* _DIRECTIONS FOR THIS TASK_: Look in the data below for the line that contains "Which one among". Copy that line and the remaining lines exactly.

--- RECORDS SUPPLIED ---

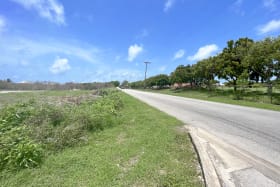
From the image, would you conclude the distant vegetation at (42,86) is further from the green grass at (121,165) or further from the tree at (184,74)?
the green grass at (121,165)

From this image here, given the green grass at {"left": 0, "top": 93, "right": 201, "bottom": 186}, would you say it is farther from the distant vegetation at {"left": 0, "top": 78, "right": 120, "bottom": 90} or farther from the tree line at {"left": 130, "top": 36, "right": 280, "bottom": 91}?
the distant vegetation at {"left": 0, "top": 78, "right": 120, "bottom": 90}

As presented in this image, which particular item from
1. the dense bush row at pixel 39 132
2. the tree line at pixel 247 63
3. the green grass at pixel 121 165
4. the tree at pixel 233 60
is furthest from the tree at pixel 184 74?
the green grass at pixel 121 165

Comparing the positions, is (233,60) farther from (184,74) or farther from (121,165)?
(121,165)

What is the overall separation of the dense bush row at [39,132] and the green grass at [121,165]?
315 mm

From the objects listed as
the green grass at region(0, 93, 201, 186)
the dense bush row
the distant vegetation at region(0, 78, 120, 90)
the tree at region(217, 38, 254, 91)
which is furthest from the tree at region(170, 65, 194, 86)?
the green grass at region(0, 93, 201, 186)

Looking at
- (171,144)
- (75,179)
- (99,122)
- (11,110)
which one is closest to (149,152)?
(171,144)

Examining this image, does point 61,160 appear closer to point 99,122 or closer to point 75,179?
point 75,179

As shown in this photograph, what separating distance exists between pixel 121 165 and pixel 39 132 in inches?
130

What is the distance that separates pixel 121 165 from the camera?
3.74m

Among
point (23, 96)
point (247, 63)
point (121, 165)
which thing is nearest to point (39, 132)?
point (121, 165)

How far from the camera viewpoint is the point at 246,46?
2409cm

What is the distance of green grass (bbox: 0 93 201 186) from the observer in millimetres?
3162

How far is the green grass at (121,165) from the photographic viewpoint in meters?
3.16

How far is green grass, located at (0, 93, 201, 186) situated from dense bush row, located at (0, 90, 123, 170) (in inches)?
12.4
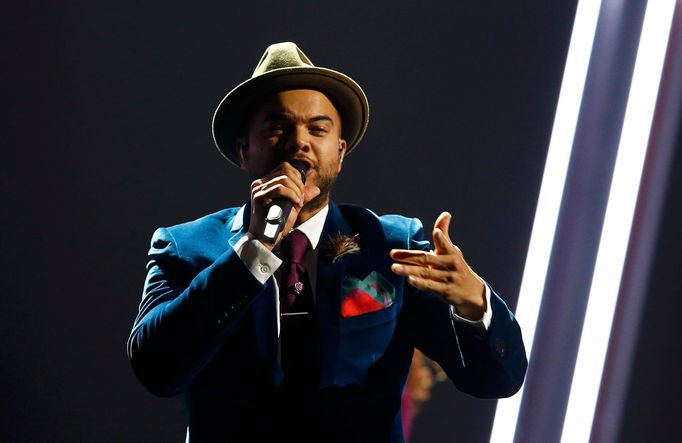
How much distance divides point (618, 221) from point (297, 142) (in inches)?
47.4

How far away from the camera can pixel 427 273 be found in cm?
127

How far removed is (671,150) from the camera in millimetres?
2213

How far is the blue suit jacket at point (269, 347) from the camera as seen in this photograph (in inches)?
48.8

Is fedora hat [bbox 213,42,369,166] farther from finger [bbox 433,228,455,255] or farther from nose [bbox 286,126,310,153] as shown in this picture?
finger [bbox 433,228,455,255]

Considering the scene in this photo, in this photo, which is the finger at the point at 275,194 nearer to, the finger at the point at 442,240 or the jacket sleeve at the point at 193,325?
the jacket sleeve at the point at 193,325

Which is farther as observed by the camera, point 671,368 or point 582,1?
point 582,1

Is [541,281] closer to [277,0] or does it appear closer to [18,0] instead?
[277,0]

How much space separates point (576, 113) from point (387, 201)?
594 mm

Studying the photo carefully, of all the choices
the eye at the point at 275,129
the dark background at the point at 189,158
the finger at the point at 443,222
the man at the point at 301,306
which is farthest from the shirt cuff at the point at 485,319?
the dark background at the point at 189,158

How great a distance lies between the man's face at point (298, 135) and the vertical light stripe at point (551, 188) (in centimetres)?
92

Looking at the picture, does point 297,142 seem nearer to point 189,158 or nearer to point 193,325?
point 193,325

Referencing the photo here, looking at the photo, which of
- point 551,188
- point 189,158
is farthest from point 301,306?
point 551,188

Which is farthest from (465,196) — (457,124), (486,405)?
(486,405)

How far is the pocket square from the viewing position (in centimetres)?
138
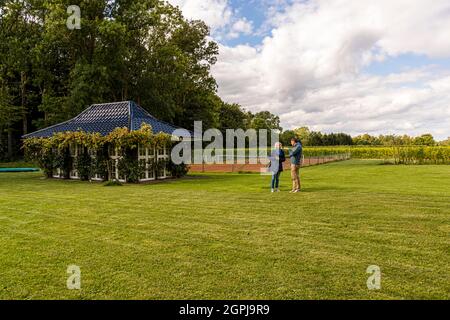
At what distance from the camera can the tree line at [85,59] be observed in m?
30.0

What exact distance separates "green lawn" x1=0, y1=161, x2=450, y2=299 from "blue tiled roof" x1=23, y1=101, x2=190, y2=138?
856 centimetres

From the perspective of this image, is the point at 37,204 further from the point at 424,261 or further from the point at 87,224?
the point at 424,261

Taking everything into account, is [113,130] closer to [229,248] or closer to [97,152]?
[97,152]

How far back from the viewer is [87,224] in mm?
8297

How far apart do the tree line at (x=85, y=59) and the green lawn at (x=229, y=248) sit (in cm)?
2234

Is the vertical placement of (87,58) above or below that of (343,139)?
above

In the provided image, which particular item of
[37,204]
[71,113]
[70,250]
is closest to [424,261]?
[70,250]

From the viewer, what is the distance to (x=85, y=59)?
31328 millimetres

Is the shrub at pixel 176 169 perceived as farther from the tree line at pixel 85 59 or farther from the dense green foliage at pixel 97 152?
the tree line at pixel 85 59

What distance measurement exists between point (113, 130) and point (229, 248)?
13.8 m

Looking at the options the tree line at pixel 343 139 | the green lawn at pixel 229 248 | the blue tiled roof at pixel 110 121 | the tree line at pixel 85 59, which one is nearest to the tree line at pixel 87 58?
the tree line at pixel 85 59

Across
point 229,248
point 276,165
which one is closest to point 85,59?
point 276,165

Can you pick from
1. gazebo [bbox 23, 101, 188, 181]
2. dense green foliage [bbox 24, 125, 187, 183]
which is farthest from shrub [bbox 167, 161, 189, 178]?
gazebo [bbox 23, 101, 188, 181]

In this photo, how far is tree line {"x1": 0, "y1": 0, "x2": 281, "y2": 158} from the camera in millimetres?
29984
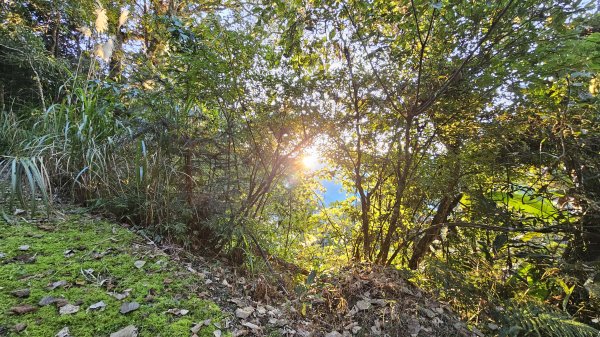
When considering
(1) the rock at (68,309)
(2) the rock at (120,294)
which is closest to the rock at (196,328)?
(2) the rock at (120,294)

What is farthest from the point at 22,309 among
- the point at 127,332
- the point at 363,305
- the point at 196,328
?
the point at 363,305

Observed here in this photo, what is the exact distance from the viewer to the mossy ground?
1.21 metres

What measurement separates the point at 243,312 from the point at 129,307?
0.58 meters

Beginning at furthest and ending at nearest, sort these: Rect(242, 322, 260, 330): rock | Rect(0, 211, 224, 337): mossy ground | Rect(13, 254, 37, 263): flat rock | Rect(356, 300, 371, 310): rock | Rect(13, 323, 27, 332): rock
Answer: Rect(356, 300, 371, 310): rock
Rect(13, 254, 37, 263): flat rock
Rect(242, 322, 260, 330): rock
Rect(0, 211, 224, 337): mossy ground
Rect(13, 323, 27, 332): rock

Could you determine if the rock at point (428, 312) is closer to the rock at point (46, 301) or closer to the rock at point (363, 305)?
the rock at point (363, 305)

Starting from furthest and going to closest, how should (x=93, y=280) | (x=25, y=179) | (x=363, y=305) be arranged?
(x=25, y=179)
(x=363, y=305)
(x=93, y=280)

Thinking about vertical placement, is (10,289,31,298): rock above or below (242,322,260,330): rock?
below

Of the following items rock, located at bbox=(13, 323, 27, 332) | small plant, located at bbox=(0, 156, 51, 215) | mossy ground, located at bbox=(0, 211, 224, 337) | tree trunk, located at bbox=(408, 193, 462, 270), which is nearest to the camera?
rock, located at bbox=(13, 323, 27, 332)

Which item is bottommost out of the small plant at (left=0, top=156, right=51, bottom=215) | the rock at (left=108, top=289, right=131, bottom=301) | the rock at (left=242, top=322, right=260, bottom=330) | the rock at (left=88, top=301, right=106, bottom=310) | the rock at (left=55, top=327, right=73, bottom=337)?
the rock at (left=55, top=327, right=73, bottom=337)

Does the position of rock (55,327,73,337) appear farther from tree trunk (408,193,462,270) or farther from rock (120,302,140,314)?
tree trunk (408,193,462,270)

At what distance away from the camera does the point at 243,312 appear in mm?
1582

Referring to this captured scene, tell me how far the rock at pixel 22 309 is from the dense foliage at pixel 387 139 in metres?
0.94

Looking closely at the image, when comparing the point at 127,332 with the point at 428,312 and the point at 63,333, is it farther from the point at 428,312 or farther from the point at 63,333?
the point at 428,312

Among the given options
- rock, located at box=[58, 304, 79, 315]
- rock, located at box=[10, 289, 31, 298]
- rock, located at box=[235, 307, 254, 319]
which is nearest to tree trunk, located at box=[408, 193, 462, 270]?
rock, located at box=[235, 307, 254, 319]
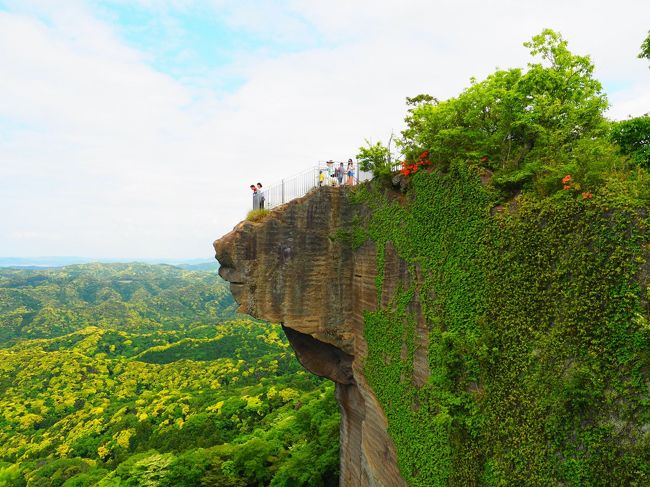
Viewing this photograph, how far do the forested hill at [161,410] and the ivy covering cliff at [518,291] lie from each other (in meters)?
14.5

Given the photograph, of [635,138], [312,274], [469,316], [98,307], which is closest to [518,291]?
[469,316]

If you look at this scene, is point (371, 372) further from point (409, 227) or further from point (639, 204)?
point (639, 204)

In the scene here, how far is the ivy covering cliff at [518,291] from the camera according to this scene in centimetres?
638

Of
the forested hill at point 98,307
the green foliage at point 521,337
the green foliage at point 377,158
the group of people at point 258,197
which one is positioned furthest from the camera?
the forested hill at point 98,307

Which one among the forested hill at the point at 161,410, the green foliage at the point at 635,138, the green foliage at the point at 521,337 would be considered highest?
the green foliage at the point at 635,138

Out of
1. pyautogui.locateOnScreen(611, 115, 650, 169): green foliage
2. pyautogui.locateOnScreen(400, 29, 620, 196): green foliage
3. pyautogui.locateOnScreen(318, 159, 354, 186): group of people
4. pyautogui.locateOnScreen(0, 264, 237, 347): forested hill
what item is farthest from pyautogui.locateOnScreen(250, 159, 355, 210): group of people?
pyautogui.locateOnScreen(0, 264, 237, 347): forested hill

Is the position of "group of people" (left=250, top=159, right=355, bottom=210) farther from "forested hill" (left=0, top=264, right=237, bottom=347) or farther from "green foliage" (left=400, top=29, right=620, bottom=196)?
"forested hill" (left=0, top=264, right=237, bottom=347)

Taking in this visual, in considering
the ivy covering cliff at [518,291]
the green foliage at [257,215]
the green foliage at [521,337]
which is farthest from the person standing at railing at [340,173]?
the green foliage at [521,337]

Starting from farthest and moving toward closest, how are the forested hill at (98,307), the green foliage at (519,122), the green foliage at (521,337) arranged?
1. the forested hill at (98,307)
2. the green foliage at (519,122)
3. the green foliage at (521,337)

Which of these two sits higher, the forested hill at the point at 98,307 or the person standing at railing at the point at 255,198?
the person standing at railing at the point at 255,198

---

* _SOLUTION FOR THIS TASK_:
Which one among the forested hill at the point at 161,410, the green foliage at the point at 635,138, the green foliage at the point at 521,337 would be considered highest?
the green foliage at the point at 635,138

Out of
1. pyautogui.locateOnScreen(611, 115, 650, 169): green foliage
2. pyautogui.locateOnScreen(400, 29, 620, 196): green foliage
3. pyautogui.locateOnScreen(318, 159, 354, 186): group of people
4. pyautogui.locateOnScreen(0, 264, 237, 347): forested hill
what item is farthest from pyautogui.locateOnScreen(250, 159, 355, 210): group of people?
pyautogui.locateOnScreen(0, 264, 237, 347): forested hill

Is the position of "group of people" (left=250, top=159, right=355, bottom=210) farther from "forested hill" (left=0, top=264, right=237, bottom=347) or farther from "green foliage" (left=400, top=29, right=620, bottom=196)?
"forested hill" (left=0, top=264, right=237, bottom=347)

Taking in this visual, in considering
the ivy covering cliff at [518,291]
the green foliage at [257,215]
the green foliage at [521,337]
which is farthest from the person standing at railing at [340,173]?
the green foliage at [521,337]

Starting from farthest and moving toward closest, how are the forested hill at (98,307), the green foliage at (519,122), the green foliage at (521,337) arranged?
1. the forested hill at (98,307)
2. the green foliage at (519,122)
3. the green foliage at (521,337)

Which of these two sits higher, the forested hill at the point at 98,307 or the person standing at railing at the point at 255,198?
the person standing at railing at the point at 255,198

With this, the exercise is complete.